LS-DYNA mpp-dyna Cardinal: Remote access error on mlx5_0:1, RDMA_READ

Category: 
Resolution: 
Resolved
Affected Software: 

You may encounter the following error while running mpp-dyna jobs with multiple nodes:

[c0054:22206:0:22206] ib_mlx5_log.c:179  Remote access error on mlx5_0:1/IB (synd 0x13 vend 0x88 hw_synd 0/0)
[c0054:22206:0:22206] ib_mlx5_log.c:179  RC QP 0xef8 wqe[365]: RDMA_READ s-- [rva 0x32a5cb38 rkey 0x20000] [va 0x319d3bf0 len 10200 lkey 0x2e5f98] [rqpn 0xfb8 dlid=2285 sl=0 port=1 src_path_bits=0]
forrtl: error (76): Abort trap signal

Cause of the Error

This issue occurs because the UCX library bundled with ls-dyna only supports Mellanox InfiniBand EDR, while Mellanox InfiniBand NDR is used on Cardinal.

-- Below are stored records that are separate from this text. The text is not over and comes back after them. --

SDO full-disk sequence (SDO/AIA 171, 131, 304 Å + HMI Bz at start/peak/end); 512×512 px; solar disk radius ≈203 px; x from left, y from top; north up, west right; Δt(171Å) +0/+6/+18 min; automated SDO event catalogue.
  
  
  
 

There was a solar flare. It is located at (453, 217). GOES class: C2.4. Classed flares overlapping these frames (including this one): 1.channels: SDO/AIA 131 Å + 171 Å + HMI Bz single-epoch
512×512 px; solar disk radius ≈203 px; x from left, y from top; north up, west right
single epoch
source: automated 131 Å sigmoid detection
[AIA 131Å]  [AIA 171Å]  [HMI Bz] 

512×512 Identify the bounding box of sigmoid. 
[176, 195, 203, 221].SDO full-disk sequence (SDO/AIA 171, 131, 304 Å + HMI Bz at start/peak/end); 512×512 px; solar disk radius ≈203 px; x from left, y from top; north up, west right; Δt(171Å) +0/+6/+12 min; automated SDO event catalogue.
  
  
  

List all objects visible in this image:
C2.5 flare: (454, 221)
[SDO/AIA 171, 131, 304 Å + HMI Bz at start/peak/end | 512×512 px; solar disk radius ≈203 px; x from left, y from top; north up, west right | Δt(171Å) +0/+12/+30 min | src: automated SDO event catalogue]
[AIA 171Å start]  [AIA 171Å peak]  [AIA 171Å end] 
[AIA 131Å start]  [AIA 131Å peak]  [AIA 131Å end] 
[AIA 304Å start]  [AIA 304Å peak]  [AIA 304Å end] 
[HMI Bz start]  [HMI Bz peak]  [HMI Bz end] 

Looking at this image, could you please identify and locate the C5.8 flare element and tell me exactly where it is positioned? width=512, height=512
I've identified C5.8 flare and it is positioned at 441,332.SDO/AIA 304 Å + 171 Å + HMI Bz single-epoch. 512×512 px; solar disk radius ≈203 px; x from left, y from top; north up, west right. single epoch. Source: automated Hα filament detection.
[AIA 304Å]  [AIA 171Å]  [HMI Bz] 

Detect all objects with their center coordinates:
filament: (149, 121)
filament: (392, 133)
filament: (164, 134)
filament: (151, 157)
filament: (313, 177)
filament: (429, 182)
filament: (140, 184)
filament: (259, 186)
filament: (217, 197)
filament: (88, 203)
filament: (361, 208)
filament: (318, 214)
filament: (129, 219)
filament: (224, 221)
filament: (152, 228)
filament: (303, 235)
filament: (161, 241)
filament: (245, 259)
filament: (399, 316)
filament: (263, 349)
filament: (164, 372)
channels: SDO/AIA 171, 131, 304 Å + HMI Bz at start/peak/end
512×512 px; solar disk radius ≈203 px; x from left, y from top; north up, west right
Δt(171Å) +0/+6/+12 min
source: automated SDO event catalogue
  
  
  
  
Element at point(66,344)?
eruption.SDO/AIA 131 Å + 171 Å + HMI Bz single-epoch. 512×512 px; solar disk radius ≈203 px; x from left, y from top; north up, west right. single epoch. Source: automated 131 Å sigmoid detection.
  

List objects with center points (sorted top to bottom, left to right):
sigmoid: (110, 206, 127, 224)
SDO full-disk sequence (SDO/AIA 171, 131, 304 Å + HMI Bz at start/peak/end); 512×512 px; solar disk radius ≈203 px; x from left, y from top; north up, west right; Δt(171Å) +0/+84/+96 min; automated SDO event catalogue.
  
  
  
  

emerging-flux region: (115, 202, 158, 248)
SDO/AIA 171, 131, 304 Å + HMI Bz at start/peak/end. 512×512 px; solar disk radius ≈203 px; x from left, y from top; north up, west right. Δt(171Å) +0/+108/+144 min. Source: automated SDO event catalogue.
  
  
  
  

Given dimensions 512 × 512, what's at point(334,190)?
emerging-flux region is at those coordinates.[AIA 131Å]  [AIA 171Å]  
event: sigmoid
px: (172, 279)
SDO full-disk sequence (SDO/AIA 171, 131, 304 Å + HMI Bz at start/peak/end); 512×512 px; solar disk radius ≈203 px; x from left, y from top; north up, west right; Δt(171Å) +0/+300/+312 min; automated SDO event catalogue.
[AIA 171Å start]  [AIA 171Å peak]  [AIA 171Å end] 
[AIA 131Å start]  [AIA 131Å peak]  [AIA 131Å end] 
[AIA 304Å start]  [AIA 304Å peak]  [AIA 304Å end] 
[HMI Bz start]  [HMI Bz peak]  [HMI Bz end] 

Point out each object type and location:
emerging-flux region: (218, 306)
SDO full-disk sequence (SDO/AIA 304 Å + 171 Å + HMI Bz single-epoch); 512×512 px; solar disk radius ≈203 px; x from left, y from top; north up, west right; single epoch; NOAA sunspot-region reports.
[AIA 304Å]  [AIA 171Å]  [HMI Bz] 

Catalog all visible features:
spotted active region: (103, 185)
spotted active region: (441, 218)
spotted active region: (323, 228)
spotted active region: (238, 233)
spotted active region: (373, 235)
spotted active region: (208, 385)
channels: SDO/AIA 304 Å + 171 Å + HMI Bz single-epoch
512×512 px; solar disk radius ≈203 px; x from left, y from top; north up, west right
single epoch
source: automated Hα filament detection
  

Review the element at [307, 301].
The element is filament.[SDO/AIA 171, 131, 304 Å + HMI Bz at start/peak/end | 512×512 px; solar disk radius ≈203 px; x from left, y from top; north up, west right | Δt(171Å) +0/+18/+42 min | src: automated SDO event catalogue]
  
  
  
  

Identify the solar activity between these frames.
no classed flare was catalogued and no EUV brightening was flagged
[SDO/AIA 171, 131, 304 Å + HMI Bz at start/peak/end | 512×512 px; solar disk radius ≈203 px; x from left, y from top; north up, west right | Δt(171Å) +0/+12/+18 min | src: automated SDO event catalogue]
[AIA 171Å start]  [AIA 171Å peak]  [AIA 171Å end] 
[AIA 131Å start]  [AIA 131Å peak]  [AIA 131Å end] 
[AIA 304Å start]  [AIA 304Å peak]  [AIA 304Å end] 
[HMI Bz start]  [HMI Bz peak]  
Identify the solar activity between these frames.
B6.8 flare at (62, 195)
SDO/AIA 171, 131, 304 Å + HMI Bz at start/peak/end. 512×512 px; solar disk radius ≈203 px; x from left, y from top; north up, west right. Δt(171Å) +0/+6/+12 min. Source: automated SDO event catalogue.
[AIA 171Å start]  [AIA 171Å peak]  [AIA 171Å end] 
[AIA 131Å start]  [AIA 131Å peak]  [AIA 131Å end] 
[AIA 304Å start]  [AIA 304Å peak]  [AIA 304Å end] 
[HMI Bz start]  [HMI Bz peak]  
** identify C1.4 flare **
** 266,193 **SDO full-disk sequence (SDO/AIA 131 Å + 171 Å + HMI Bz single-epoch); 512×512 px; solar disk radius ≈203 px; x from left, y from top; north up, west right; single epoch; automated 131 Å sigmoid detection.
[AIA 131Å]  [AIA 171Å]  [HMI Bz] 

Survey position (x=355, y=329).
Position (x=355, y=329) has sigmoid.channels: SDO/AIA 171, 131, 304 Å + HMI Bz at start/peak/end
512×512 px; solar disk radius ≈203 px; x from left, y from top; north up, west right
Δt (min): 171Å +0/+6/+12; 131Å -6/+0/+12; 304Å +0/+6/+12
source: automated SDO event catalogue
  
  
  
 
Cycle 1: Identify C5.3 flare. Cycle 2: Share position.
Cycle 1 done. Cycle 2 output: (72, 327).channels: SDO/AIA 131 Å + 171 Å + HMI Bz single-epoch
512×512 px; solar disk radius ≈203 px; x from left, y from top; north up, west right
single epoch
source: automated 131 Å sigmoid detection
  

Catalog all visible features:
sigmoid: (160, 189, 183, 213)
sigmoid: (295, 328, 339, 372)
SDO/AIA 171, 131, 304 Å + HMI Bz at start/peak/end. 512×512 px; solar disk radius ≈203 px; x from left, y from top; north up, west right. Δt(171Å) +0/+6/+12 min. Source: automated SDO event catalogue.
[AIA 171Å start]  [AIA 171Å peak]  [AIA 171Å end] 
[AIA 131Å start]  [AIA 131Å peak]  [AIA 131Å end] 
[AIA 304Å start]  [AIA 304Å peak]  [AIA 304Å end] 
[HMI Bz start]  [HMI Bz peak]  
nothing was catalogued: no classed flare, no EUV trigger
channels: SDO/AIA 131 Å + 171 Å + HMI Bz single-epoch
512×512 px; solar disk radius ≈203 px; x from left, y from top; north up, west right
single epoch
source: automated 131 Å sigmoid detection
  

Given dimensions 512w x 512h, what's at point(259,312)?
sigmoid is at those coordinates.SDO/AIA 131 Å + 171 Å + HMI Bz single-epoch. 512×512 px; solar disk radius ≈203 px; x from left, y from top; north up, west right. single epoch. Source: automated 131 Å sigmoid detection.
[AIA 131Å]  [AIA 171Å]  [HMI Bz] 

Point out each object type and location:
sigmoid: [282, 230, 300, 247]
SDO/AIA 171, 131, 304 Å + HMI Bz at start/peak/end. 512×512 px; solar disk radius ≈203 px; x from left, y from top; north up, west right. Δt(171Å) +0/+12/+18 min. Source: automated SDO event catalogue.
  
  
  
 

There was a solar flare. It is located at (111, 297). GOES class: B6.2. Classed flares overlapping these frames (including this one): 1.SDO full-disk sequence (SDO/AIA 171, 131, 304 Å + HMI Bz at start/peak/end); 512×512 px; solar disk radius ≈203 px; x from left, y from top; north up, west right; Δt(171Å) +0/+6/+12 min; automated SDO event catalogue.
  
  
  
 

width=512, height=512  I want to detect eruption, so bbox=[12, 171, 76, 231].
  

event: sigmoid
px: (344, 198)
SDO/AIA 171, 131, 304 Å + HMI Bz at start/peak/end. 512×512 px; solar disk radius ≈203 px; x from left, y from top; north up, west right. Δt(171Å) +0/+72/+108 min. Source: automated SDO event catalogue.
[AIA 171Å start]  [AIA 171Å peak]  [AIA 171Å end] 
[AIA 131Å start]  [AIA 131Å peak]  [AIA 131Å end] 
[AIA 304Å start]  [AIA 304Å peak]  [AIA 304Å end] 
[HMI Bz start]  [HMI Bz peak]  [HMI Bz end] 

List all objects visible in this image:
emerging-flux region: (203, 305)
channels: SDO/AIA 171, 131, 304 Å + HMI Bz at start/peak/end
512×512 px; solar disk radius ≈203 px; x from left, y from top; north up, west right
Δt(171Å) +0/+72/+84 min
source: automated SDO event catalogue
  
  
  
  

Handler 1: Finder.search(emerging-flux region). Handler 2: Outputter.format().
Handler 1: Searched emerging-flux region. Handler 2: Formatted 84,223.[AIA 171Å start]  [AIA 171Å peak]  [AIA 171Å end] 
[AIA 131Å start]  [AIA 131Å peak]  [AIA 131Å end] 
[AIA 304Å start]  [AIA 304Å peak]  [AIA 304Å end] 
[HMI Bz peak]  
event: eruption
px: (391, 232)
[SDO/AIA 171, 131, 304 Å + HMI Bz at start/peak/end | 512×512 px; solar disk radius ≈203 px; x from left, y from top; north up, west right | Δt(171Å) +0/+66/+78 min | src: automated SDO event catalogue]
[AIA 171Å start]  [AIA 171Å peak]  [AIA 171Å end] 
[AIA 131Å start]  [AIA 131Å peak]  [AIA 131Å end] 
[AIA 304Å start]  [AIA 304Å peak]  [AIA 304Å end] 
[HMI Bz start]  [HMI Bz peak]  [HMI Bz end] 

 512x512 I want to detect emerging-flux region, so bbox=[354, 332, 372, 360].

As a result, ls-dyna fails to correctly communicate over the newer fabric.

Affected versions

mpp-dyna versions 11, 13, and 15, when running on multiple nodes on Cardinal

Workaround

The solution is to bypass the UCX library for MPI communication by configuring the environment variables appropriately:

For Intel MPI:

export FI_PROVIDER="verbs"

For OpenMPI:

export OMPI_MCA_btl_openib_allow_ib=1

Set these variables before executing the mppdyna command.